The dream starts with me going out the open front door in my wheelchair (making this dream already notable since I usually am not in wheelchair in my dreams). Outside the front, I look across our large, green front yard and see a huge coyote, so big and so rough looking, I thought, in the dream, that it had to be prehistoric. As soon as I saw it, it looked at me and stared. It crouched slightly then began to bound across the yard towards me. My father appeared at the doorway and saw the coyote running towards me and then ran back inside. I remember thinking that he wasn't abandoning me. He was getting help. But I wasn't sure about my assertion. I had seen his face, and it had registered terror and cowardice. I turned back to the coyote. Then it lunged with its paws outstretched and teeth bared. I close my eyes and lifted my arm to defend myself, but the coyote mis- judged the leap and it jumped over me. As it passed over, my arm hit its hind legs and I heard it yelp. I turned around and saw it stop, turn around, and leap at me again. I knew it was going to kill me, and I wondered, just before its teeth sunk into my neck, if my father was coming to help me or not. I woke up immediately, I think.

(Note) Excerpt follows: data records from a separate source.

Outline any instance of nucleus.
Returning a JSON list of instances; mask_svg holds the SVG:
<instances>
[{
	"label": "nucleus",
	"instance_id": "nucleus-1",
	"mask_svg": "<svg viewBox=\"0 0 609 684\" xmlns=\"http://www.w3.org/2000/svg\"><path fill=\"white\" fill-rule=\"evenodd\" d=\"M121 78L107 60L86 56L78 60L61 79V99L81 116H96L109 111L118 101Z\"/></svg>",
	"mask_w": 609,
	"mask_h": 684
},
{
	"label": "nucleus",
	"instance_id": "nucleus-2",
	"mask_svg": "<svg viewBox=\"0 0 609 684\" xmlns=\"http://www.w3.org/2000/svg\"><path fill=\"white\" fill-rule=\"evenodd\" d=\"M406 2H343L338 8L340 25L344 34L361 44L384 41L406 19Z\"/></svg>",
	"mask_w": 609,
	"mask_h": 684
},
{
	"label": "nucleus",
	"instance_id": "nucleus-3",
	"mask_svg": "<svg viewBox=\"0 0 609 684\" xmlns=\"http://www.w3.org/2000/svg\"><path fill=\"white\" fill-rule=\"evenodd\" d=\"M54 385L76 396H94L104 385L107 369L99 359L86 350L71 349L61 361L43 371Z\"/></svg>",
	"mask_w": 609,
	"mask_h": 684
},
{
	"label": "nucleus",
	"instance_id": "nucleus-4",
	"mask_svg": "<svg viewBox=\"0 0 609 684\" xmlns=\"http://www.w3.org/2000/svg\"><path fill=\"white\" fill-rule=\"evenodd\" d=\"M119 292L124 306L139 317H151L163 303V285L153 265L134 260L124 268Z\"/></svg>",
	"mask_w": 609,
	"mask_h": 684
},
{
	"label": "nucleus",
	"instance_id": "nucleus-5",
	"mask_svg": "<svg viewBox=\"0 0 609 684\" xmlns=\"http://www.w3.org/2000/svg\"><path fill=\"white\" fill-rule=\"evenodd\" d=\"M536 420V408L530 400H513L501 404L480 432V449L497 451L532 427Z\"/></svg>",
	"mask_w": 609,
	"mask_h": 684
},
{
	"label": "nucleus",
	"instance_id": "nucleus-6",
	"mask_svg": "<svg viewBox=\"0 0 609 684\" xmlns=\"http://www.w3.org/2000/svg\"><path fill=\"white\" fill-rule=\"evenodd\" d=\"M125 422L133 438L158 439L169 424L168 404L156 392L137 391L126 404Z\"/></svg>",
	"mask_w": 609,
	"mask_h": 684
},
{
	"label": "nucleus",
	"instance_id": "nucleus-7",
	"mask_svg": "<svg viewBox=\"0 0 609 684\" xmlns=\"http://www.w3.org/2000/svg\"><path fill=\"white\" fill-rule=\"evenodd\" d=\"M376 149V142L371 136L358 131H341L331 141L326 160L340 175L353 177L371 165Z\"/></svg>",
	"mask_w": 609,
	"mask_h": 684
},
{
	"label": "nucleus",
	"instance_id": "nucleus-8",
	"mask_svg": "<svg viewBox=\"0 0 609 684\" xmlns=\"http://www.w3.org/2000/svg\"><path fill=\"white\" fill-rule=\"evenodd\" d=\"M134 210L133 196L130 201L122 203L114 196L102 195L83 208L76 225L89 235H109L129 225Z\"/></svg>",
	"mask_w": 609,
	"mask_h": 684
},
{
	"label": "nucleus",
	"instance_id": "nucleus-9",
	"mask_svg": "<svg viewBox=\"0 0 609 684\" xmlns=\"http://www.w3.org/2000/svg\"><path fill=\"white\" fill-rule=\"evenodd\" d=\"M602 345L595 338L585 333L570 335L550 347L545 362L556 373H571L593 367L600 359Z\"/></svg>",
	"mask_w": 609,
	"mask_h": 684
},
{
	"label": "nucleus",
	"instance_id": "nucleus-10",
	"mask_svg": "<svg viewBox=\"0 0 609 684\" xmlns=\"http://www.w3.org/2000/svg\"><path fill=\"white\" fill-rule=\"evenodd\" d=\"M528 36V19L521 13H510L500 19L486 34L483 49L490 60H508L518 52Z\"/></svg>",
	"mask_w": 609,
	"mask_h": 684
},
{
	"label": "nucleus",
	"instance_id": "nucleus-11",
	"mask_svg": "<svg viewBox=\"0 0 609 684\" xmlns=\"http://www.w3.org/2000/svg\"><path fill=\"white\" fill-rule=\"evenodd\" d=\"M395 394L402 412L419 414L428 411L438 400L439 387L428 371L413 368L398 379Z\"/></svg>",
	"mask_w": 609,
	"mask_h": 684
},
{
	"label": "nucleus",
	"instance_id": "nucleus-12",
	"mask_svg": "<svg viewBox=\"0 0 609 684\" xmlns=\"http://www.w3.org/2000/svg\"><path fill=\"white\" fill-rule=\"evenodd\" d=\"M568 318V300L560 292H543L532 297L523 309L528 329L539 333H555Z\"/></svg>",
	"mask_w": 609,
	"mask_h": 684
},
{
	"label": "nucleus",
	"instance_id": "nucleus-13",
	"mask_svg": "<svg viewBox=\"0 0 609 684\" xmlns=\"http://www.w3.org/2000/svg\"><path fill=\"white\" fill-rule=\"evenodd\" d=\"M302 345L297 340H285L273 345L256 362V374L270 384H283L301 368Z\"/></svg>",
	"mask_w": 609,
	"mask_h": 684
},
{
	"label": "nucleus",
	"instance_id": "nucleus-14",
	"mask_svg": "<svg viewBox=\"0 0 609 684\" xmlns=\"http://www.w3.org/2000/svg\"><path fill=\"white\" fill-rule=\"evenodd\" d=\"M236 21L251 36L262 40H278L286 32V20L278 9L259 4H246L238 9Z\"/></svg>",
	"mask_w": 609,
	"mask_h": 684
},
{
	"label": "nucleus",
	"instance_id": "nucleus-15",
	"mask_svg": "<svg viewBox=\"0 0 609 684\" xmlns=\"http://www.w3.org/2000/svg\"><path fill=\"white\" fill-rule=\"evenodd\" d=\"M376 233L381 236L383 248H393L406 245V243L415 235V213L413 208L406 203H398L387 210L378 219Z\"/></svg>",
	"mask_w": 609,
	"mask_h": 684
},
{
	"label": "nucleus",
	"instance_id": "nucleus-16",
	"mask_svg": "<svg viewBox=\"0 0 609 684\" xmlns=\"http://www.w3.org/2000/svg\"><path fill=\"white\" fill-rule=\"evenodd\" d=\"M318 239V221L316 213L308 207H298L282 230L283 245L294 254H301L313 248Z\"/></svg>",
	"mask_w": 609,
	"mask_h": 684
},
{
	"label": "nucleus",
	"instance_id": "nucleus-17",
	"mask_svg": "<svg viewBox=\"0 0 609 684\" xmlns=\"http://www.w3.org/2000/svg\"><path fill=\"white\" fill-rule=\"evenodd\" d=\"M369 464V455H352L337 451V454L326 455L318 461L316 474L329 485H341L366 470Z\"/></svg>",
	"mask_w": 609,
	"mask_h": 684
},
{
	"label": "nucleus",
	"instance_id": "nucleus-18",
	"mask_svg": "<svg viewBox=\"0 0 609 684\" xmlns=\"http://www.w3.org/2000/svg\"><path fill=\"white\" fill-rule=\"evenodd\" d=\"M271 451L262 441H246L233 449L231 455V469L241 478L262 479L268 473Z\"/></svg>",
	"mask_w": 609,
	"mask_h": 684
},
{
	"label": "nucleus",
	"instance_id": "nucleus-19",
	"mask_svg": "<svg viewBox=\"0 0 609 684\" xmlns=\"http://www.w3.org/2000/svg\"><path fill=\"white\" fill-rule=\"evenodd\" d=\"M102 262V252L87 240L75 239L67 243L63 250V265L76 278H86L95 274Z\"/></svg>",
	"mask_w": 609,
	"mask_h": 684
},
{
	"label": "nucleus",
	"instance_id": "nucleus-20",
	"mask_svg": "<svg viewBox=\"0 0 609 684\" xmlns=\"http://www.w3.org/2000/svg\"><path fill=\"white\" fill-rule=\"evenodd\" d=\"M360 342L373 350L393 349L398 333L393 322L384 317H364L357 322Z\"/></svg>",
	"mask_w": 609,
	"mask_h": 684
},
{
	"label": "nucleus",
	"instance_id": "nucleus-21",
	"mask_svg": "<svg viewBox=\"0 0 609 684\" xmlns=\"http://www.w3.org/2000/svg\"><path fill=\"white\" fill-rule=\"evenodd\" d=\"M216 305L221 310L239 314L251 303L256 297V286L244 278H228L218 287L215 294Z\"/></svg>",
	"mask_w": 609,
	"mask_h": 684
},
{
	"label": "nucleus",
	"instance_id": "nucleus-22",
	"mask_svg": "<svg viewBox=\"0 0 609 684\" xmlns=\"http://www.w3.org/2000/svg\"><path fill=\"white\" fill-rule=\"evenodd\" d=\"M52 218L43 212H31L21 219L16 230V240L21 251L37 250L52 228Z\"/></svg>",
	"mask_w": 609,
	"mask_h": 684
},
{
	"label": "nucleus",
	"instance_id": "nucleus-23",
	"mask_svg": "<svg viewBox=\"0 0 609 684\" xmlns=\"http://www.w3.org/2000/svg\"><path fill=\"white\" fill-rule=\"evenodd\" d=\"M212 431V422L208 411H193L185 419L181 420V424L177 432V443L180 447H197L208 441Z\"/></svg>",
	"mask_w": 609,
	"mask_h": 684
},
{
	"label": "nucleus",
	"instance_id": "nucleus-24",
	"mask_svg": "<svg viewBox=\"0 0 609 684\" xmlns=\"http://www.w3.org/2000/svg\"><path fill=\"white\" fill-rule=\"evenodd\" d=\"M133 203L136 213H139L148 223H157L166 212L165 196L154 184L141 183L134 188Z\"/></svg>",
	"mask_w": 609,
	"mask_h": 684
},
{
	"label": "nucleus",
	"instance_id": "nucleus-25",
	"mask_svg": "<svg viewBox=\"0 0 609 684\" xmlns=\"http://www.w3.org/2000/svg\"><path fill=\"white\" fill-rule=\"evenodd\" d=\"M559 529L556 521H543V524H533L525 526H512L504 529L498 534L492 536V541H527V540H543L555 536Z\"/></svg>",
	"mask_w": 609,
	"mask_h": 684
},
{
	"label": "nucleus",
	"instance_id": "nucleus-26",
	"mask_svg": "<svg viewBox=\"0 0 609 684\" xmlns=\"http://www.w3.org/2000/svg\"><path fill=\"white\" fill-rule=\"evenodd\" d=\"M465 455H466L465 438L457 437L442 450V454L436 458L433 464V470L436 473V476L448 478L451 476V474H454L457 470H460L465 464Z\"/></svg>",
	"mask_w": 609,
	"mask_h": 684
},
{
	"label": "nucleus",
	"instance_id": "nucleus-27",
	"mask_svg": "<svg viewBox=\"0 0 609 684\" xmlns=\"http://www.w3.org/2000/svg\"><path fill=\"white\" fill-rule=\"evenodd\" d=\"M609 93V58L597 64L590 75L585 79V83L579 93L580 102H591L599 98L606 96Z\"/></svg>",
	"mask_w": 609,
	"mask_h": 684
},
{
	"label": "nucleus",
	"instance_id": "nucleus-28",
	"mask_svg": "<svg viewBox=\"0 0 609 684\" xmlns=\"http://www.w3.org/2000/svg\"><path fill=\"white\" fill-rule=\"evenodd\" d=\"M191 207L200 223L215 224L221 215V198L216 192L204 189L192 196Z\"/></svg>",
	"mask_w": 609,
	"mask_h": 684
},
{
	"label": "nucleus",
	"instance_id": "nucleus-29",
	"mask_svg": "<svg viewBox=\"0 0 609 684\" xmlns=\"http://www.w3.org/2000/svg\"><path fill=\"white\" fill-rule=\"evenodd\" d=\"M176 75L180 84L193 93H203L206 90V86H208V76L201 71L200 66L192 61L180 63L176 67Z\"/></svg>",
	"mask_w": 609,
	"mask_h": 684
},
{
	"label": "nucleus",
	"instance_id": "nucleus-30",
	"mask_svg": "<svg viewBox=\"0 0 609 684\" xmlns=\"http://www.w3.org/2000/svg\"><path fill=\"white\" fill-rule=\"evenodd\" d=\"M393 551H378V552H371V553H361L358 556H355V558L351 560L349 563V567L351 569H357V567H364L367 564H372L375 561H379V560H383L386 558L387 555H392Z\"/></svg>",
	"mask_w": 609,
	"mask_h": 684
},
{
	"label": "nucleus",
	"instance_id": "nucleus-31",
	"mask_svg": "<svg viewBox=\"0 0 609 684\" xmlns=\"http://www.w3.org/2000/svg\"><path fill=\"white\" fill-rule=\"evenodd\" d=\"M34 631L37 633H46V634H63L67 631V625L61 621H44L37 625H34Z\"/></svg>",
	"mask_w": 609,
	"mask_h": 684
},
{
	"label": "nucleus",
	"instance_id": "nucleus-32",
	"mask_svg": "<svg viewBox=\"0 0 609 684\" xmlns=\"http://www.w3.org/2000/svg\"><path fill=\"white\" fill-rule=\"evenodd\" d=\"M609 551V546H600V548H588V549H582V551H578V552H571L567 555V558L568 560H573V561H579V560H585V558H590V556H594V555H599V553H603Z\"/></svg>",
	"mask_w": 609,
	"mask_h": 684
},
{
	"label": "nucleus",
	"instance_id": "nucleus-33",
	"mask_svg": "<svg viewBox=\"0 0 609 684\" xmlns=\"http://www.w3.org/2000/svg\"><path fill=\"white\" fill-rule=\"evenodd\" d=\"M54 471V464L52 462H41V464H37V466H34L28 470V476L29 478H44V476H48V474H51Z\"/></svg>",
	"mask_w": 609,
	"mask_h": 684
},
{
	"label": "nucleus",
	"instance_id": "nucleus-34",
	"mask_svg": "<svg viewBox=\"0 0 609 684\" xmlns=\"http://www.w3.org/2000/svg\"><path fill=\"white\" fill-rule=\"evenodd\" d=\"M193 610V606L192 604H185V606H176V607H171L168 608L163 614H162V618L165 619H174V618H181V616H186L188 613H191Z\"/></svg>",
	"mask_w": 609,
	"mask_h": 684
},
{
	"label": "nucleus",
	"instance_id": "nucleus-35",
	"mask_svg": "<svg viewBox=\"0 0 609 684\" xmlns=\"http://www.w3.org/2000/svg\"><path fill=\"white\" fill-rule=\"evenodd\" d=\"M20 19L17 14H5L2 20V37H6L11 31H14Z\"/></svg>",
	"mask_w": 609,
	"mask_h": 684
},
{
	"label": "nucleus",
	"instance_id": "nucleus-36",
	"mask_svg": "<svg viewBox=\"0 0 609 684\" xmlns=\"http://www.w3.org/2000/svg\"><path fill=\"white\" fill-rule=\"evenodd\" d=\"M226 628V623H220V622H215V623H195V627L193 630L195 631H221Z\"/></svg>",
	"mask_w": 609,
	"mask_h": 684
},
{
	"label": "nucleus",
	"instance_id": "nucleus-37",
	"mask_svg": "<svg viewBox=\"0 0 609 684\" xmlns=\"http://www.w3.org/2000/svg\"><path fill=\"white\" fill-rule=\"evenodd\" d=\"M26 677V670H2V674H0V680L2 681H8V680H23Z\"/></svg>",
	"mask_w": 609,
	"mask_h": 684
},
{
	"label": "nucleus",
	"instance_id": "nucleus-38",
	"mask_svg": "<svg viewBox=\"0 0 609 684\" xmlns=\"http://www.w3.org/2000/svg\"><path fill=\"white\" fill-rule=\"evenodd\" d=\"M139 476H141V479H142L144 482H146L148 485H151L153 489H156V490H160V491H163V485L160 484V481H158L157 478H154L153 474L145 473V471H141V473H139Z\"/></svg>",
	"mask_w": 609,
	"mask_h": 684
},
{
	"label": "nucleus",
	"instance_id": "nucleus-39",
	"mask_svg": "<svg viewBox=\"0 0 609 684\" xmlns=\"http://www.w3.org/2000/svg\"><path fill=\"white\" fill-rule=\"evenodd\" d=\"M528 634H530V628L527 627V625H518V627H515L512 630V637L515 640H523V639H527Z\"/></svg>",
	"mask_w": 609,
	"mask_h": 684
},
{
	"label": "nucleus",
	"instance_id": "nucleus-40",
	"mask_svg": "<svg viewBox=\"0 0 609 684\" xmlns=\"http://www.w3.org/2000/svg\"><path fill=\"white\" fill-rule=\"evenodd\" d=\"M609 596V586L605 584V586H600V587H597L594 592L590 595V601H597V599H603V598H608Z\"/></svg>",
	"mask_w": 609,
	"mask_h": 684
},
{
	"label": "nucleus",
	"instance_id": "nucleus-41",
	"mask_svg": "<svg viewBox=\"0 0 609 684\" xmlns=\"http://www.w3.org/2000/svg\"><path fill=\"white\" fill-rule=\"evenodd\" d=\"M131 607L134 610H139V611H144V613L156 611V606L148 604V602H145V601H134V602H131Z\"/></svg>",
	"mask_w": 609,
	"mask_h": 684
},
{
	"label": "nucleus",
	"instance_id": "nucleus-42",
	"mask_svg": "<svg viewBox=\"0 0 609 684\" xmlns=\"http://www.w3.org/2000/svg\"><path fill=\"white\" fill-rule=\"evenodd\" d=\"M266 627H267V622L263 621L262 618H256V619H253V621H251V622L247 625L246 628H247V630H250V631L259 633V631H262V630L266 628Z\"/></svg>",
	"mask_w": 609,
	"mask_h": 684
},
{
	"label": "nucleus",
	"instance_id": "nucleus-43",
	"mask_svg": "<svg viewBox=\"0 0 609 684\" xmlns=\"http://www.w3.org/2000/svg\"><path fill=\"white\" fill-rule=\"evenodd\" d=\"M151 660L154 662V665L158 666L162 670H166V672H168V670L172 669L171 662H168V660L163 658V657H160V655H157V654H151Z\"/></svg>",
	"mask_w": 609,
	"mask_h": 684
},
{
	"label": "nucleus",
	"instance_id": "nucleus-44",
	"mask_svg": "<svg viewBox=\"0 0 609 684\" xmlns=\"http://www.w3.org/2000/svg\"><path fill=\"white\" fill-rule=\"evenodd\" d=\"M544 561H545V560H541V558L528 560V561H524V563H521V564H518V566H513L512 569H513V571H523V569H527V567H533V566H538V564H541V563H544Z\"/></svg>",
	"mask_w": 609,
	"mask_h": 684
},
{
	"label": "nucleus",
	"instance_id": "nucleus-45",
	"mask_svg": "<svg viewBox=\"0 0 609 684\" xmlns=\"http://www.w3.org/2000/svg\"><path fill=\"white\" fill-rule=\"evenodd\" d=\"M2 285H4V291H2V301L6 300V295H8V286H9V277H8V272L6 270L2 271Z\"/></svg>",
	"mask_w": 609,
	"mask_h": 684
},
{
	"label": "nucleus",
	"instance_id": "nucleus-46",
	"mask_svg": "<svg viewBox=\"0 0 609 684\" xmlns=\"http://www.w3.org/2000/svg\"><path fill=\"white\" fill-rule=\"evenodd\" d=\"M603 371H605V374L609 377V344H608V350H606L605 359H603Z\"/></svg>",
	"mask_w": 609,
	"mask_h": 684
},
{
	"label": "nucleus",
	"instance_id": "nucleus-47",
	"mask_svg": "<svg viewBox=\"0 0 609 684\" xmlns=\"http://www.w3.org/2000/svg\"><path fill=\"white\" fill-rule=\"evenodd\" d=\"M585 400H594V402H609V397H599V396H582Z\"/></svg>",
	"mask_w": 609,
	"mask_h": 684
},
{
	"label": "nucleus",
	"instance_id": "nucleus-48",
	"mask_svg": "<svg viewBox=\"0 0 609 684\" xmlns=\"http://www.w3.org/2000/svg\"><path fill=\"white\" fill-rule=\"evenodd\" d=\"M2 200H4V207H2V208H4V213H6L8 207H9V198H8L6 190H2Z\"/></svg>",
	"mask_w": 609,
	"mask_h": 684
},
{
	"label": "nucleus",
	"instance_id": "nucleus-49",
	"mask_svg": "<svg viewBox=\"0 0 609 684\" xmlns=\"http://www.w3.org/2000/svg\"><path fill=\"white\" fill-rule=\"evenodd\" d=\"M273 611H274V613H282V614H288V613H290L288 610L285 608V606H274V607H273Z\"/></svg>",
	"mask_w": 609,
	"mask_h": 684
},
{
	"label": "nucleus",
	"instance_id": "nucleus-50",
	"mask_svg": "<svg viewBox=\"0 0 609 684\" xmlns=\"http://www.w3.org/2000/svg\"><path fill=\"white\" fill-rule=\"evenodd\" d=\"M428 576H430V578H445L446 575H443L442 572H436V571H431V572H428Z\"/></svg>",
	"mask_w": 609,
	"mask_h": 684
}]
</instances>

It was a very strange dream. Very Native Indian, I suppose. The coyote plays a principal role in their mythology. I wonder if dreams are just dreams, or if they are a product of our subconscious desires and fears, or if they are a message from beyond the invisible bubble that envelops our reality. But supposedly we dream several times a night. I don't think each could be a message. I don't know, it's a mystery, as Mr. Henslowe says so appropriately in the movie "Shakespeare in Love".

I finished a book yesterday. The Last Temptation of Christ by Kazantzakis touched me deeply as it engaged in many of the ideas that I struggle with in my journey towards death, ideas like the reconciliation between the terrifying God of justice one sees in the Old Testament and the God of gentleness and mercy one sees and Christ. The book is very expressive in the literal and esthetic sense of that word, and in the characters and their intense striving, I can see how Kazantzakis' study of Russian literature and existential philosophy influenced his fictional writing. The physical book itself has some history. My late grandfather read the book decades ago, and when he died, my father inherited several of the books that were in decent enough condition to keep. I can just see my grandfather reading this book, arguing, as I did, with the ideas it puts forward, struggling with the tension between the historical and the fictional, laughing at the expressive humor and humanity of the too human disciples and apostles so similar to himself, and feeling the tenderness and melancholy of sacrifice and the inability of humanity to shed its earthy cloak and flower without light. Yes, reading the same book that he did made me think of him, and this morning, after church, my father and I took our traditional drive down to the coffeehouse, and while we were there I brought the conversation around to his father. We talked about the different families. I could see my sadness in his eyes. I wish he was still around.